The common belief for those who want to scrap the tax is that the creation of new working opportunities will be hampered by a 50p rate. The argument goes that highly qualified specialists from abroad, who would command salaries of over six-figures, will instead go somewhere else to pursue their ambitions, scared off by the prospect of losing half of their income in the UK. Small to medium sized businesses (SMEs) will therefore struggle, and growth will slip as a result.
Well, to join in the seditious debate, let me suggest that this argument is a "load of old tosh". Or at least some of it is. If you want to do something beneficial for businesses, a tax cut for the rich is not what you should be wishing for. There are other devices which will work much better.
It is true to say that SMEs occupy the 'engine room' of the British economy and that the recovery will be built on their backs. However, to suggest that the 50p tax rate is the major reason for the underperformance of these companies is ignoring a larger issue.
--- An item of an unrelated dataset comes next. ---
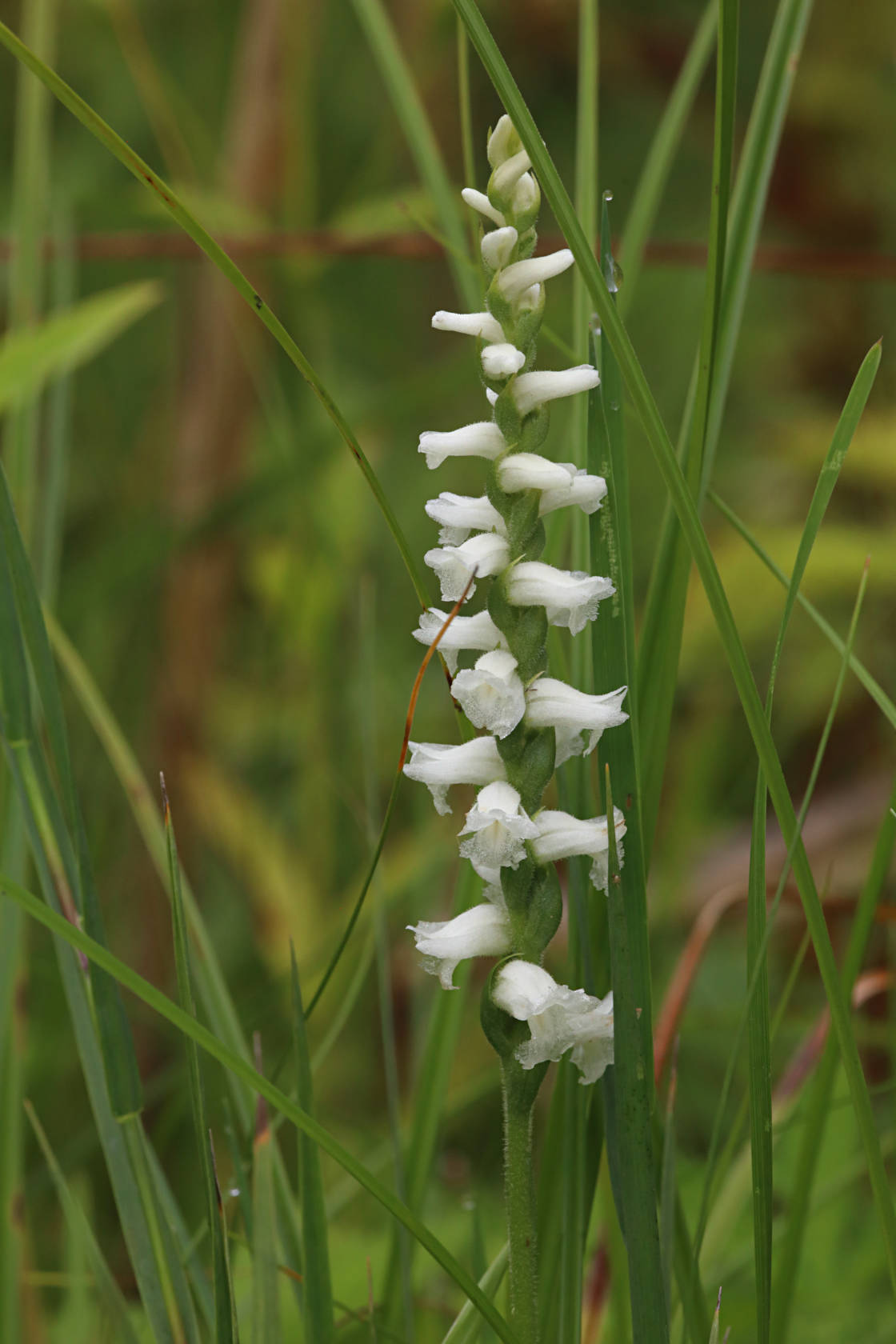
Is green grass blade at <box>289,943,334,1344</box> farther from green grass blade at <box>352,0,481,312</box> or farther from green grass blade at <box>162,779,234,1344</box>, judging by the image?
green grass blade at <box>352,0,481,312</box>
Since the first cracks were seen in the veneer of the banking sector, funding of SMEs has been an issue. Overdrafts were cut, loans were called in, and the credit lifeblood of these companies was drained instantaneously. More businesses have gone bust as a result of a lack of credit than any that could ever have been set-up even if the top rate of tax was still only 40p. The 'credit easing' plan announced last year - and due to be fully unveiled this month - will hopefully provide more of a tonic to business than a tax cut for its employees could ever achieve.